Thursday, August 11, 2011

Img2Txt.pl (beta forensic tool)

If you followed the Casey Anthony murder trial or my DF Source interview with Detective Sandra Osborne of the Orange County Sheriff's Office, the chloroform searches were a hot item of discussion and evidentiary value during the Casey Anthony Trial. Part I and Part II of my interview with Det. Sandra Osborne.

Matthew Seyer  (part of Richland College's digital forensics program) has created a perl script called Img2Txt.pl [beta], which extracts text from images using the program tesseract. After running Img2Txt.pl the extracted text can be indexed and used for reference for keyword searches. Matthew was inspired to write this script from watching the digital forensics of the Casey Anthony Trial. Matthew has created a YouTube video on how his {beta} script works and he even uses an image presented during the Casey Anthony Trial during the demo.

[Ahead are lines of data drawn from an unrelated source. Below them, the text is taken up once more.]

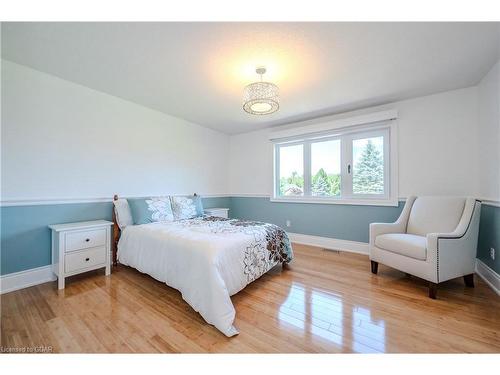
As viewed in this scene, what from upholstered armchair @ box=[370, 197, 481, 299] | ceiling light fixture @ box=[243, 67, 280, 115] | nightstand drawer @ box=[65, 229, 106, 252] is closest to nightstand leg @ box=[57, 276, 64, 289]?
nightstand drawer @ box=[65, 229, 106, 252]

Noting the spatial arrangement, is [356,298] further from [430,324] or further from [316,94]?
[316,94]

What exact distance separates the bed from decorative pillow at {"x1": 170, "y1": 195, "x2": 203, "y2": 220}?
43cm

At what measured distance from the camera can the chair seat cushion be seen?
1935mm

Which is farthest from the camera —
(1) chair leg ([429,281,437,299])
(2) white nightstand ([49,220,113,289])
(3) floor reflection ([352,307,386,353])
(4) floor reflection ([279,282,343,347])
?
(2) white nightstand ([49,220,113,289])

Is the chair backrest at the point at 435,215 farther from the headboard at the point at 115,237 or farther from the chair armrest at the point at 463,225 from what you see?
the headboard at the point at 115,237

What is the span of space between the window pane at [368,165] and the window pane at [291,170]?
0.93 metres

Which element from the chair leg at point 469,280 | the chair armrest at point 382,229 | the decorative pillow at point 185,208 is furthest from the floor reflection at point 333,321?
the decorative pillow at point 185,208

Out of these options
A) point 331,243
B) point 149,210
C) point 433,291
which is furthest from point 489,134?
point 149,210

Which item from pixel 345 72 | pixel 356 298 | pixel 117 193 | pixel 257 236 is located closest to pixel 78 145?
pixel 117 193

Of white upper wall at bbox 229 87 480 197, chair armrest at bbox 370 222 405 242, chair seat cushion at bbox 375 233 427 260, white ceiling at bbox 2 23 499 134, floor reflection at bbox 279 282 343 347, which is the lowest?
floor reflection at bbox 279 282 343 347

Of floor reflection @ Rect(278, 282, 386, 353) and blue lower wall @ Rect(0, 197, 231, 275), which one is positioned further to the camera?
blue lower wall @ Rect(0, 197, 231, 275)

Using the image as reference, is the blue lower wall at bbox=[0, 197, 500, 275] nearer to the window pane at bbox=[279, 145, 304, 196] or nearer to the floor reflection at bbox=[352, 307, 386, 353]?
the window pane at bbox=[279, 145, 304, 196]

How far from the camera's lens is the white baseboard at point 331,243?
125 inches

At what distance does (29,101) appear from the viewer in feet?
7.01
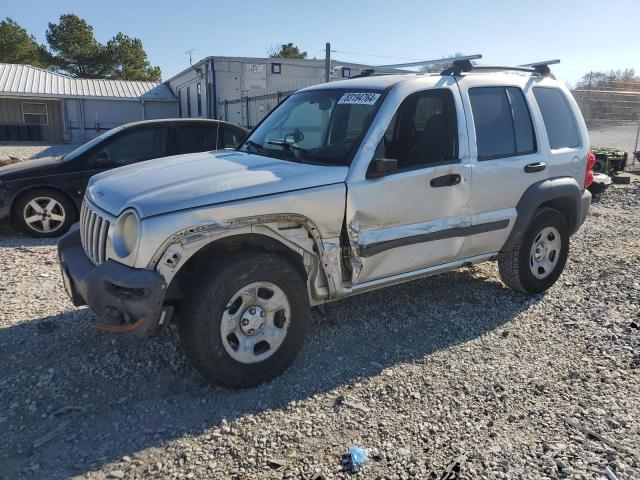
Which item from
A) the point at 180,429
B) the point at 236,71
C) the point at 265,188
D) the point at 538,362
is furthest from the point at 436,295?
the point at 236,71

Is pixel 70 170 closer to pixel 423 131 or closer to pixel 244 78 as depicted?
pixel 423 131

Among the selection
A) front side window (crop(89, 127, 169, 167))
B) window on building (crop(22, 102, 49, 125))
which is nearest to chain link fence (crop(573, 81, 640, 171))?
front side window (crop(89, 127, 169, 167))

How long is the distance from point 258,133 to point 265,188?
5.20 ft

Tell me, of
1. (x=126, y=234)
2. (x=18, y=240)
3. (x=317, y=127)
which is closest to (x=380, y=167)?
(x=317, y=127)

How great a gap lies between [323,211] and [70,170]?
4957mm

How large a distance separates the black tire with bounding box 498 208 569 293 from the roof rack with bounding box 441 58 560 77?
137 centimetres

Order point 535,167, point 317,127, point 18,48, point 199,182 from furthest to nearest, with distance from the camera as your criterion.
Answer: point 18,48 → point 535,167 → point 317,127 → point 199,182

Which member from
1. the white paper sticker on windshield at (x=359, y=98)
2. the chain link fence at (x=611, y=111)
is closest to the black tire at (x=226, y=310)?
the white paper sticker on windshield at (x=359, y=98)

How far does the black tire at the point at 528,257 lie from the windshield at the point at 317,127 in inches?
79.0

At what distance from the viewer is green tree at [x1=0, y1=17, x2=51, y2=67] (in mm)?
46406

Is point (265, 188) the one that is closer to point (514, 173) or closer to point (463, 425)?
point (463, 425)

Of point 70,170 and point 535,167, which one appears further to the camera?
point 70,170

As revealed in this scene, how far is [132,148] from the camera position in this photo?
23.8 ft

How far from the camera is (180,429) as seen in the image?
9.92 feet
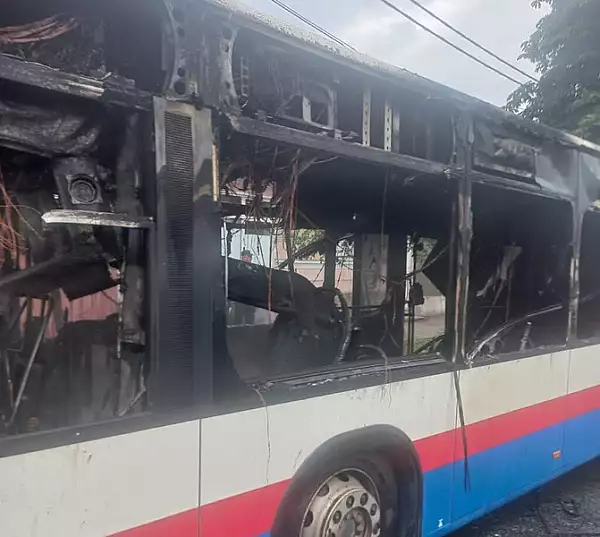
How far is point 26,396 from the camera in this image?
292cm

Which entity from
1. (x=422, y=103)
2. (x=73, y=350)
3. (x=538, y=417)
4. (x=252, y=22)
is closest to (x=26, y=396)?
(x=73, y=350)

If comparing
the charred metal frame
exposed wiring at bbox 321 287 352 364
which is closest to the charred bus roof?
the charred metal frame

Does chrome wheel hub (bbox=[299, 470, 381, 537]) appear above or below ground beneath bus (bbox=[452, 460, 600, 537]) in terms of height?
above

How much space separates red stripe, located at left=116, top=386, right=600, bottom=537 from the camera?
7.98 feet

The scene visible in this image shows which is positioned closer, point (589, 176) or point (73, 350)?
point (73, 350)

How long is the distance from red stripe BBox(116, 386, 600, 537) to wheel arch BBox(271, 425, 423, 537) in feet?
0.24

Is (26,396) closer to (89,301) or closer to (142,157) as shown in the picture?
(89,301)

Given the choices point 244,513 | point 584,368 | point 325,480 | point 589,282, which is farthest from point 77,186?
point 589,282

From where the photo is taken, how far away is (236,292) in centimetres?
452

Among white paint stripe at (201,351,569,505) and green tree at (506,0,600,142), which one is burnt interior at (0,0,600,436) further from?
green tree at (506,0,600,142)

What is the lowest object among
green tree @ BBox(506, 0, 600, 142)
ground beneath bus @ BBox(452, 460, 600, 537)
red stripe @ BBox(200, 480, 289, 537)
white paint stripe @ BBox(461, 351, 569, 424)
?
ground beneath bus @ BBox(452, 460, 600, 537)

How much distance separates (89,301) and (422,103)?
201cm

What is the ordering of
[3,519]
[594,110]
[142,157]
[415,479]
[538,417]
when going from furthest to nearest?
1. [594,110]
2. [538,417]
3. [415,479]
4. [142,157]
5. [3,519]

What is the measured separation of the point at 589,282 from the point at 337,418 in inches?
155
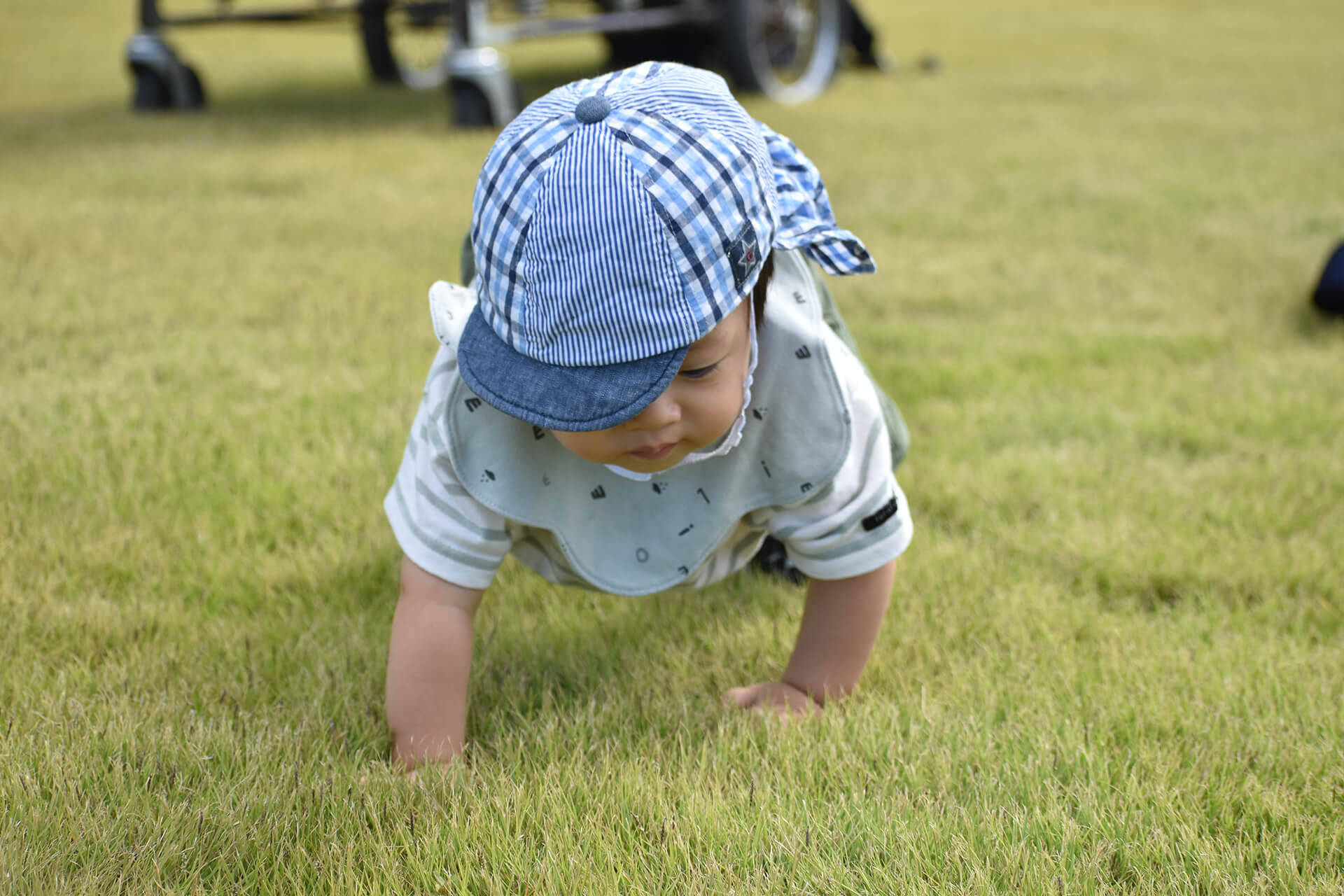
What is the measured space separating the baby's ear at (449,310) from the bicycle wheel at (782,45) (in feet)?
18.0

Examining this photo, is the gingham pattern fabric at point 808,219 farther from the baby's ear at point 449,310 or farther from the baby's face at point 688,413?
the baby's ear at point 449,310

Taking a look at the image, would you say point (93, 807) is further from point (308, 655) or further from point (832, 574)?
point (832, 574)

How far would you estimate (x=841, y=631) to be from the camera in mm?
1550

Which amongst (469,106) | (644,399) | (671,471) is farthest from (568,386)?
(469,106)

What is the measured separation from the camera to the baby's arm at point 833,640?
1.55 meters

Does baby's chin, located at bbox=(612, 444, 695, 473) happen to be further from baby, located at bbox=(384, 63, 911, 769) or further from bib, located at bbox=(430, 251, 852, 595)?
bib, located at bbox=(430, 251, 852, 595)

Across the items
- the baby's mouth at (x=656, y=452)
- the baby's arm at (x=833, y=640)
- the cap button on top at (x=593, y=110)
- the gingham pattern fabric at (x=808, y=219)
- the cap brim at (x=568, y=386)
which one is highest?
the cap button on top at (x=593, y=110)

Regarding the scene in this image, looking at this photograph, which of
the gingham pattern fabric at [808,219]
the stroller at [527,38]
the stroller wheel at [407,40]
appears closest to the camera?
the gingham pattern fabric at [808,219]

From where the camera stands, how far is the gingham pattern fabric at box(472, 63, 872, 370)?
1.13 m

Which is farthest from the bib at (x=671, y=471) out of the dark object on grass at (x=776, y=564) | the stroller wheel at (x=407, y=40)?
the stroller wheel at (x=407, y=40)

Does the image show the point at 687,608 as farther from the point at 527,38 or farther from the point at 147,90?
the point at 147,90

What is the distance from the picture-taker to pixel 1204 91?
767cm

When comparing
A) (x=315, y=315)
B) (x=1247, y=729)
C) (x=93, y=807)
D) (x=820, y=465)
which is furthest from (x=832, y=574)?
(x=315, y=315)

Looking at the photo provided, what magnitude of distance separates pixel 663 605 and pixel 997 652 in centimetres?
52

During a conversation with Mr. Seyer, "I think the best way that this script can be used as of now is to extract out all image files with EnCase and preserve the folder structure, then run the script on the root folder of the extracted images. The script should preserve the folder structure of the images and copy the text to the output folder; the text files are named the same as the image in the same folder just with a .txt added to it. You can then index the output folders and search for keywords with your tool of choice. This was the quickest way of keeping track of what image it came from that I could think of on the spot."


Matthew stated, Img2Txt.pl has not been peer reviewed or tested (this is where you come in). This tool is in beta and Matthew is looking for feedback from the digital forensic community and is releasing this tool via DF Source. Please give it a test drive and provide feedback. While this tool is in its beta stage, with DF community support it has the possibility to bring context to digital forensic investigations and how we approach keyword searches, pulling text from images, indexing the text, and then integrating text data into keyword searches. (Disclaimer: As with any digital forensic tool, you must test and validate your findings. YMMV)

Visit the Img2Txt.pl page for more information on this beta digital forensic tool.
Img2Txt-v1.0Beta.pl (hosted on DF Source)

Contact Matthew Seyer
About Matthew Seyer

1 comment:

Dennis said...

I find all of this very interesting. It's great to see applications of OCR software for "the good guys".

I've been doing some work regarding command-line OCR software and sensitive information, though more from the attacker's side.

Here is a link to a blog post with some earlier work I've done on the topic - Mining Sensitive Information with Command-Line OCR.

I will be expanding on this at the upcoming DerbyCon conference.

I would love to see more on the topic and open up conversations with anyone interested.

Good work and thanks so much for sharing the tool and the approach!